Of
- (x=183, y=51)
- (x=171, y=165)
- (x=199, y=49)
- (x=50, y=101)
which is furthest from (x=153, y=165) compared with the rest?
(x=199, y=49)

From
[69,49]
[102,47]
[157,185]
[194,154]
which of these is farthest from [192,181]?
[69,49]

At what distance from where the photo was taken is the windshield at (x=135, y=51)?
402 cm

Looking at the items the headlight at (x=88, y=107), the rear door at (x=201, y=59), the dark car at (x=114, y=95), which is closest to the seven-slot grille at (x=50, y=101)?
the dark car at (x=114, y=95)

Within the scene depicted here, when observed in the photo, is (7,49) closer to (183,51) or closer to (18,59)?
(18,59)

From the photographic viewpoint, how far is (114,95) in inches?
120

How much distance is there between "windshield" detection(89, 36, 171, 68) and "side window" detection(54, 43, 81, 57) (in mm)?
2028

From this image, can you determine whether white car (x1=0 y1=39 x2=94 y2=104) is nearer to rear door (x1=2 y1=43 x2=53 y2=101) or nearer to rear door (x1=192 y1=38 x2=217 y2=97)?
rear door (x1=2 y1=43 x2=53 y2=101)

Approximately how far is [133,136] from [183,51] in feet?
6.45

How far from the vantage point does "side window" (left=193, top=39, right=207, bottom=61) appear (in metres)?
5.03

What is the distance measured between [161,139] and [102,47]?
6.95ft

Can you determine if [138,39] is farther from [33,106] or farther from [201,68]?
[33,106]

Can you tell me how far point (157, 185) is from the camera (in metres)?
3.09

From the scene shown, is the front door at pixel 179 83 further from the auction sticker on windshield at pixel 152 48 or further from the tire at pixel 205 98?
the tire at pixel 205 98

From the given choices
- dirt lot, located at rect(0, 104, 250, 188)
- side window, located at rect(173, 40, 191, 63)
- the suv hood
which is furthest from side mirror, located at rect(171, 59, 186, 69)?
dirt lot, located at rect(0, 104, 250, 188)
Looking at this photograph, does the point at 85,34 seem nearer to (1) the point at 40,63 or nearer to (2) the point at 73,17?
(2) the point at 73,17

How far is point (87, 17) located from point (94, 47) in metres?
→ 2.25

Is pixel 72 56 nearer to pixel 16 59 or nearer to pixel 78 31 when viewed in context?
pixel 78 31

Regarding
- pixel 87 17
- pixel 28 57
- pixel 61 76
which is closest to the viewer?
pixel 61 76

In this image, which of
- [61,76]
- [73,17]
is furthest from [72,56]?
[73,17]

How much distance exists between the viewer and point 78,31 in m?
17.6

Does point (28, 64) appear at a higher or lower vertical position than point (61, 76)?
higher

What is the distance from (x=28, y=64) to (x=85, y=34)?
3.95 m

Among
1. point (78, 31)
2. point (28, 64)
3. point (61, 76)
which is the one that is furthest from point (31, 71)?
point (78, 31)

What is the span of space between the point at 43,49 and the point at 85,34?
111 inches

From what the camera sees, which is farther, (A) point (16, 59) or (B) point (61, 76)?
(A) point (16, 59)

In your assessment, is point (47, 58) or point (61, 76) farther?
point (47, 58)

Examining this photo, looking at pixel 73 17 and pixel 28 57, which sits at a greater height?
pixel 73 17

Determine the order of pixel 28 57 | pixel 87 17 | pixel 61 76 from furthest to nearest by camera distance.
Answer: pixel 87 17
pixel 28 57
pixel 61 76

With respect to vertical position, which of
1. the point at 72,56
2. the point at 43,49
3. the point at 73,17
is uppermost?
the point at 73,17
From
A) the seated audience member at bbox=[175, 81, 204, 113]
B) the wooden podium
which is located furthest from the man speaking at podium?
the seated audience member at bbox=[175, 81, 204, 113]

--

Find "From the given choices" in the data above, then repeat that line and all lines after it exactly, ending with the final line.

From the given choices
- dirt lot, located at rect(0, 104, 250, 188)
- side window, located at rect(173, 40, 191, 63)
- the suv hood
which is furthest from side mirror, located at rect(171, 59, 186, 69)?
dirt lot, located at rect(0, 104, 250, 188)
Looking at this photograph, does the point at 85,34 seem nearer to (1) the point at 40,63 or nearer to (2) the point at 73,17?
(2) the point at 73,17

How far is point (87, 17) located from point (94, 47) in metres?
→ 2.25

Is pixel 72 56 nearer to pixel 16 59 or nearer to pixel 78 31 when viewed in context?
pixel 78 31

Regarding
- pixel 87 17
- pixel 28 57
- pixel 61 76
which is closest to the viewer?
pixel 61 76

In this image, which of
- [61,76]
- [73,17]
is furthest from [72,56]?
[73,17]

How much distance exists between the viewer and point 78,31 in m?
17.6

Does point (28, 64) appear at a higher or lower vertical position than point (61, 76)?
higher

What is the distance from (x=28, y=64) to (x=85, y=34)?
3.95 m

Among
1. point (78, 31)
2. point (28, 64)
3. point (61, 76)
which is the one that is furthest from point (31, 71)?
point (78, 31)

What is the span of space between the point at 43,49 and the point at 85,34?
111 inches

From what the camera sees, which is farther, (A) point (16, 59) or (B) point (61, 76)?
(A) point (16, 59)

In your assessment, is point (47, 58) or point (61, 76) farther?
point (47, 58)

Examining this photo, looking at pixel 73 17 and pixel 28 57, which sits at a greater height?
pixel 73 17

Determine the order of pixel 28 57 | pixel 87 17 | pixel 61 76 from furthest to nearest by camera distance.
Answer: pixel 87 17
pixel 28 57
pixel 61 76

With respect to vertical position, which of
1. the point at 72,56
2. the point at 43,49
3. the point at 73,17
is uppermost?
the point at 73,17
From
A) the seated audience member at bbox=[175, 81, 204, 113]
B) the wooden podium
which is located furthest from the man speaking at podium?
the seated audience member at bbox=[175, 81, 204, 113]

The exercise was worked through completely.